Liora Pelavin répond à son appel sur Instagram et, dès le lendemain, les deux adolescentes jettent les bases de ce groupe de parole, dont la première édition s'est tenue fin octobre dans cette ville proche de New York.
"J'aurais été contente si on avait eu dix personnes", raconte Rawda. Mais l'intérêt a été tel qu'il a fallu refuser du monde et limiter l'assistance à 60 personnes, car les deux organisatrices souhaitaient préserver un cadre intimiste pour cette première session, réservée aux moins de 26 ans.
"Beaucoup de gens nous ont dit que cela ne servirait à rien", se rappelle Liora. "Et honnêtement, on se demandait aussi. On voulait juste essayer quelque chose."
- Une "ville divisée" -
En toile de fond de ce laboratoire, Teaneck, ville de 40.000 habitants à la plus forte proportion de juifs du New Jersey - estimée à environ 40% de la population - et comptant également une importante communauté musulmane.
Depuis l'attaque du Hamas en Israël le 7 octobre et la guerre à Gaza, "c'est toute la ville qui a changé et s'est divisée", résume Noam Sokolow, propriétaire juif du restaurant "Noah's Ark" depuis 35 ans.

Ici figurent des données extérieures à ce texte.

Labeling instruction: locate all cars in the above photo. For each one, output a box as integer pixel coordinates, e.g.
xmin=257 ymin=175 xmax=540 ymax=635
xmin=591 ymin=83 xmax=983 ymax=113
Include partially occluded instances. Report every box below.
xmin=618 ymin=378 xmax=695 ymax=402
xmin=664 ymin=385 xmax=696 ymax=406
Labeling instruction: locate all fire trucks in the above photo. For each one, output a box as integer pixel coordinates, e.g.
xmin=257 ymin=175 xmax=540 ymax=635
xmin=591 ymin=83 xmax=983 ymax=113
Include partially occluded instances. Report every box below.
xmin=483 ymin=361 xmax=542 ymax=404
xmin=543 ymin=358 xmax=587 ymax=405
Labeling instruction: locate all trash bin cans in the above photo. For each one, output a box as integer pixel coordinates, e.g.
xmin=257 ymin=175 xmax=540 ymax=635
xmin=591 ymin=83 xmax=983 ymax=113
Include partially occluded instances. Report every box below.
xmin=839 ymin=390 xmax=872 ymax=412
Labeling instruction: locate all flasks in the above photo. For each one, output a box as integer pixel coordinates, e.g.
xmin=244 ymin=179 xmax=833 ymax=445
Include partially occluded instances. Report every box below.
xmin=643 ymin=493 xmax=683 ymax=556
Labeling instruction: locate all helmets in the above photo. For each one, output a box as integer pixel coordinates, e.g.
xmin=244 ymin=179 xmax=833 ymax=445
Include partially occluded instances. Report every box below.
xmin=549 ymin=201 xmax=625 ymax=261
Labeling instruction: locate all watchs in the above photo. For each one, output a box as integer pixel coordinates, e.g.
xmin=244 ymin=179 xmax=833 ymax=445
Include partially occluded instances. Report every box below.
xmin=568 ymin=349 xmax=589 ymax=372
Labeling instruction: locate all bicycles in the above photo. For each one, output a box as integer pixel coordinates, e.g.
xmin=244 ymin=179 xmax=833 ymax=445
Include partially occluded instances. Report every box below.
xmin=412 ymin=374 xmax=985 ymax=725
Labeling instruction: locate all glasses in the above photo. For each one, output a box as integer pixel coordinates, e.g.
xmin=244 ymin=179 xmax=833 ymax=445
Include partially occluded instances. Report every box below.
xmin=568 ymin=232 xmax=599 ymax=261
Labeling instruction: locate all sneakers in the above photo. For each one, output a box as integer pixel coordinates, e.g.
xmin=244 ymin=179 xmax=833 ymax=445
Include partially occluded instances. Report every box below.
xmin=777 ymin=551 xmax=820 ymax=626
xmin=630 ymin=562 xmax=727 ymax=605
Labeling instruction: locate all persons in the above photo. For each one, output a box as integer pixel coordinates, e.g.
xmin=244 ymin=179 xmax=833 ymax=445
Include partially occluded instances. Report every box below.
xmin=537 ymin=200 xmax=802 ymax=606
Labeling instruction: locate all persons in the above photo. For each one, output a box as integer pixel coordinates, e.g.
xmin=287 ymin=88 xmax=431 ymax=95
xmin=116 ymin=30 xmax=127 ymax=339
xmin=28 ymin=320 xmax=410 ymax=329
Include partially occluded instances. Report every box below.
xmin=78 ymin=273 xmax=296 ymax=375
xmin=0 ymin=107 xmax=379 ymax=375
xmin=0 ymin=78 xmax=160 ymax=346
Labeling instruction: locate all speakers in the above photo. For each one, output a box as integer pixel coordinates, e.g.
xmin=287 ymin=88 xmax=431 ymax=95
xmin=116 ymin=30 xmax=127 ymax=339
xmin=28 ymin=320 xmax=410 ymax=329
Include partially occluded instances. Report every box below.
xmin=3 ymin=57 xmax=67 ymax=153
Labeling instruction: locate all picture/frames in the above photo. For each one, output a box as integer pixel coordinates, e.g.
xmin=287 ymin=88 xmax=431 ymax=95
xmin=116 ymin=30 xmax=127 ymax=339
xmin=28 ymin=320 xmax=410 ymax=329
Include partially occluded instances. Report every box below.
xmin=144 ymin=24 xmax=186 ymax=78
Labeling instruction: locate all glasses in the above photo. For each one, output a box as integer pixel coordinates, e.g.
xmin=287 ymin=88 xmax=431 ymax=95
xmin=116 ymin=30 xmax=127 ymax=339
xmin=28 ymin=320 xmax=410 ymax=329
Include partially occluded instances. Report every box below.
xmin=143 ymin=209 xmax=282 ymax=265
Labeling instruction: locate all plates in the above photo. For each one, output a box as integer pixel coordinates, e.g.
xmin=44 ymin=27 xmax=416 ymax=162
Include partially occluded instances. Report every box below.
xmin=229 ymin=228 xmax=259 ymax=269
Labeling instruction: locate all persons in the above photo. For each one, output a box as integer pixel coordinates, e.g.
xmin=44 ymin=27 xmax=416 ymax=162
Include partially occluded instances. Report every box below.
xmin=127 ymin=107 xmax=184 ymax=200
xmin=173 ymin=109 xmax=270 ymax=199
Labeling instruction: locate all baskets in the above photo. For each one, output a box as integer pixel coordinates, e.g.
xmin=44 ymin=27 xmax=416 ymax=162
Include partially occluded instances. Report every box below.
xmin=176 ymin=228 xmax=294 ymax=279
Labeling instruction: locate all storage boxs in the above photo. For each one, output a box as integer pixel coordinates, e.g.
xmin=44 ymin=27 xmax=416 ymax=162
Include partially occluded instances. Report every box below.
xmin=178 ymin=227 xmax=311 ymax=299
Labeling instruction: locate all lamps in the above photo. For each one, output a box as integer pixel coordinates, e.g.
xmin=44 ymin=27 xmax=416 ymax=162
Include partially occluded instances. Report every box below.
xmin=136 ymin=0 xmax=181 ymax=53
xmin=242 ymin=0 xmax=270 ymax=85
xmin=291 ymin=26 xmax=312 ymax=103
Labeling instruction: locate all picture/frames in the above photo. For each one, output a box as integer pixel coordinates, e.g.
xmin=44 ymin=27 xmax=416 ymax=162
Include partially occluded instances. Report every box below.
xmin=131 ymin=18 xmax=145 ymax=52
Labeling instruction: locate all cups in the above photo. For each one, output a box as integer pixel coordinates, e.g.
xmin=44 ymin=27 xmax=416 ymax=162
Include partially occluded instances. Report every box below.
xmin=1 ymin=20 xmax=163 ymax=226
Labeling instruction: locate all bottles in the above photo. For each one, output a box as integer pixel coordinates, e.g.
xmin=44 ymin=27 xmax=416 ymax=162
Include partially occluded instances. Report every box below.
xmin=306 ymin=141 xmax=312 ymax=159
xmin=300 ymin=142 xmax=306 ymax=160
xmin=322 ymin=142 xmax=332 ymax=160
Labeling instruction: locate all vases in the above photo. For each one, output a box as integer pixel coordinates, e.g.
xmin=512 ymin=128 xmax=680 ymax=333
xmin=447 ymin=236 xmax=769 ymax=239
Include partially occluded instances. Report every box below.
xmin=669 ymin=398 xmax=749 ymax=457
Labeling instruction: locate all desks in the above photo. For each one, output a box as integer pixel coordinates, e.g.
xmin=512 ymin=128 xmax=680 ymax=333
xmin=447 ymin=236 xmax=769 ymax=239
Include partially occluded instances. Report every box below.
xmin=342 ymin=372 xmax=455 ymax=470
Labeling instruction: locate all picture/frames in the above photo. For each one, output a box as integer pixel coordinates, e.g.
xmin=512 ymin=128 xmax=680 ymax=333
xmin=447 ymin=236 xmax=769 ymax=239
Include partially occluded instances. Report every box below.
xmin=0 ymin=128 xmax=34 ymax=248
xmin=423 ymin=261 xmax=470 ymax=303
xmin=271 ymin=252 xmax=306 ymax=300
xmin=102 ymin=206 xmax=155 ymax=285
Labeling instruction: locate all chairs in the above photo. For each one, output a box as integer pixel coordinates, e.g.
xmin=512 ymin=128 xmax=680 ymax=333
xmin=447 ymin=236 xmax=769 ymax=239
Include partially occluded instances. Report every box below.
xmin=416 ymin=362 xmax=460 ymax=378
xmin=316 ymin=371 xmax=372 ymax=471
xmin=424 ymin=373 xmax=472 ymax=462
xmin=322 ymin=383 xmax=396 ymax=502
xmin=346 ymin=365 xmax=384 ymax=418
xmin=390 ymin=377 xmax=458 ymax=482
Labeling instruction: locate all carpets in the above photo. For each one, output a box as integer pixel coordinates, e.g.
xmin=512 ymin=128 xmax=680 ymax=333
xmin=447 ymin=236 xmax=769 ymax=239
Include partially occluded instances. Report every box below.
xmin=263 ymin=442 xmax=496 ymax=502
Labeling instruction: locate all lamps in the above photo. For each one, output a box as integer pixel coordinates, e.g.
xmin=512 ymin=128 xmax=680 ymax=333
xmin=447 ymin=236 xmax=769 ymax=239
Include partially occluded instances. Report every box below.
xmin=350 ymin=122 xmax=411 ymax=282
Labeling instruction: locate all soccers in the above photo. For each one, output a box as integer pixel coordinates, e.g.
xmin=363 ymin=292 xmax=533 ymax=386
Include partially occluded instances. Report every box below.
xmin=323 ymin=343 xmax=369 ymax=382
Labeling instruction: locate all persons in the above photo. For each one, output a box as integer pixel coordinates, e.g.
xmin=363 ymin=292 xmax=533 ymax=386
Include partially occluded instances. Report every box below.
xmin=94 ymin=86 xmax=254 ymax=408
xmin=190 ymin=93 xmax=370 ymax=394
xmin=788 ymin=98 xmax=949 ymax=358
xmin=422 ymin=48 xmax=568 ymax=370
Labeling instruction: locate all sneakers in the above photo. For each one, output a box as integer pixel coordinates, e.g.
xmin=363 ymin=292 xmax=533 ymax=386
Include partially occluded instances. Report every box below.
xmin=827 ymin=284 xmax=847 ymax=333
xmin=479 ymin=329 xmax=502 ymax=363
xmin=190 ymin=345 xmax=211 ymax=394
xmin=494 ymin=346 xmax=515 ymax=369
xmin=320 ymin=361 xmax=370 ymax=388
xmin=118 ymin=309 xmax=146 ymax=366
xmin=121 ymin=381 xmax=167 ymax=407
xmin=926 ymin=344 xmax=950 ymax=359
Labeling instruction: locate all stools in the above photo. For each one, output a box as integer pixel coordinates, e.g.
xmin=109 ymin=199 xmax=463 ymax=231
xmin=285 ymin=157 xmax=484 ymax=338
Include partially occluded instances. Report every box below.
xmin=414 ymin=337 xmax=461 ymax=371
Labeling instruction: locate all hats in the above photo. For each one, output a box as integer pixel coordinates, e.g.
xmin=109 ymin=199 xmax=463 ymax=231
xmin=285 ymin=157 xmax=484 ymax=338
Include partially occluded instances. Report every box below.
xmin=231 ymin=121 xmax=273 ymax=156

"On reçoit des appels de menaces", dit-il.
Avant l'automne, "il n'y avait jamais de problème avec nos frères et nos soeurs d'autres religions. On se respectait."
En 2006, Teaneck avait élu pour la première fois un maire juif orthodoxe et, quatre ans plus tard, un édile musulman.
"Cela fait 14 ans que je vis à Teaneck", explique Yassine Elkaryani, marocain d'origine et musulman. Et avant octobre, "il n'y avait aucun problème entre juifs et musulmans".
- "Ne pas crier" -
La situation s'est dégradée après que le conseil municipal a voté, mi-octobre, une résolution de soutien à Israël, à qui beaucoup ont reproché de ne pas mentionner le sort du peuple palestinien.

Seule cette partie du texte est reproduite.